# Flats or Clipless?



## blbarclay (Aug 28, 2008)

Which do you use and why?


----------



## jco (Aug 15, 2012)

Most of what I ride is foresty singletrack with no jumps and little downhill work, so clipless make more sense for me.


----------



## splatworldwide (Aug 19, 2005)

Clipless for efficiency and pounding out long miles. Flats for practicing my handling skills. 

When it gets rough and nasty, I always feel more secure clipped in.


----------



## breckenridge (Jul 14, 2012)

I've always prefered clipless for general MTB trail riding and XC racing (SPD). Better power transfer, almost always better shoes, more control in chattery/technical stuff.

I ride flats with half-toe clips (no straps) on my city fixed gear, and Time clipless on my road bike. Back when I rode BMX street and dirt, and if I ever got into DH or more freeriding, flats all the way for that stuff.


----------



## J-Flo (Apr 23, 2012)

Flats for technical stuff that is beyond my fairly limited confidence level, and clipless for all easier trails. Basic rule -- if I need to dab my feet often or bail off the bike a lot, I feel more confident on the flats and am willing to trade the efficiency loss for increased confidence, which leads to a better, more fun, and safer ride. Flats are also terrific for practicing basic handling skills especially relative to pumping and hopping. They force you to do it right via weight transfer rather than "cheating" by pulling up on the pedals, and make you a better rider as a result. If I feel confident enough in my ability to handle the trail that I am going pretty fast, clipless pedals are better because they prevent me from flying off the pedals.


----------



## Rob-Bob (Jun 11, 2004)

XC = clipless ..DH = flats + 5.10's


----------



## jackbombay (Nov 15, 2010)

I can bunny hop 18"+ with flats on my MTB, I have no problems keeping my feet on the pedals or the pedals under my feet. That said, I ride clipless everywhere.


----------



## tyrebyter (Sep 25, 2008)

Clip less, but with the 'm' cleat from Shimano. Easier to get feet off the pedals when needed. Still secure when you want it to be.


----------



## CuzinMike (Jul 6, 2010)

Clipless offroad because I can ride longer and faster that way. Flats for commuting/around town simply for convenience.


----------



## F2a (Aug 20, 2012)

* * *

What to do |
a) Please copy word for word the passage from the flats-or-clipless thread that begins at the words "## breckenridge (Jul" and stops after "for that stuff.".
b) In the flats-or-clipless thread, which cleat does tyrebyter say he uses with his clipless pedals?

Data |
* * *

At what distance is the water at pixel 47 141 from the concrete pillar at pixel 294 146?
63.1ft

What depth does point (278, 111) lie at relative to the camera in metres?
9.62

* * *

Expected responses |
a)
## breckenridge (Jul 14, 2012)

I've always prefered clipless for general MTB trail riding and XC racing (SPD). Better power transfer, almost always better shoes, more control in chattery/technical stuff.

I ride flats with half-toe clips (no straps) on my city fixed gear, and Time clipless on my road bike. Back when I rode BMX street and dirt, and if I ever got into DH or more freeriding, flats all the way for that stuff.

b) The 'm' cleat from Shimano.